● **Data to process**
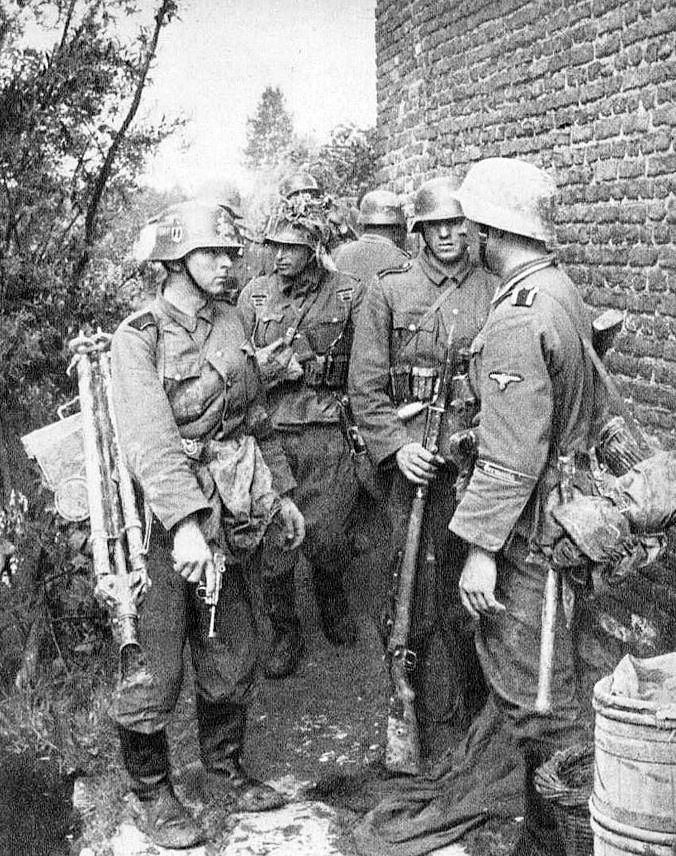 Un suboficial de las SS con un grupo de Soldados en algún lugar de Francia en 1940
* * *
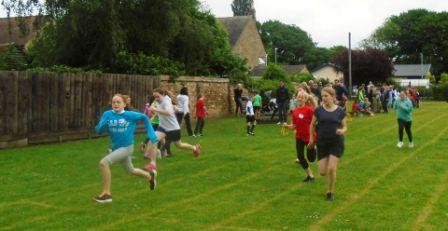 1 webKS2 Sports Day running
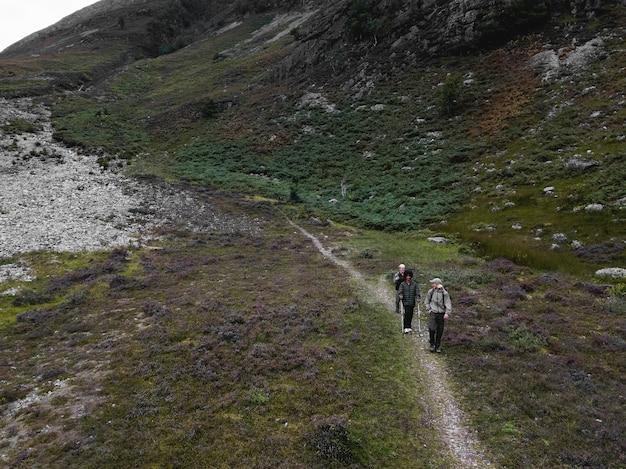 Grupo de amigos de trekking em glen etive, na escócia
--
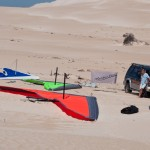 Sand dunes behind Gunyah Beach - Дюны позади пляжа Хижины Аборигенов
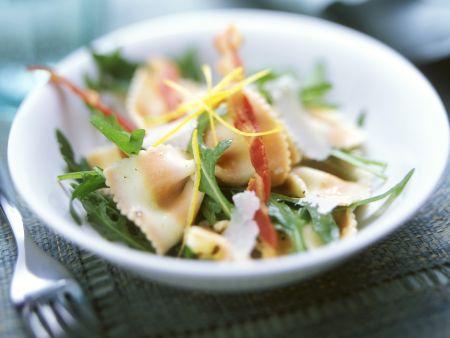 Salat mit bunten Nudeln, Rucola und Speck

● **Exercise directions**
Look back at the data above, then output exactly the lines from the line holding "1 webKS2 Sports Day running" up to and including the line holding "Grupo de amigos". Leave out the pictures.

● **Result of this task**
 1 webKS2 Sports Day running
 Grupo de amigos de trekking em glen etive, na escócia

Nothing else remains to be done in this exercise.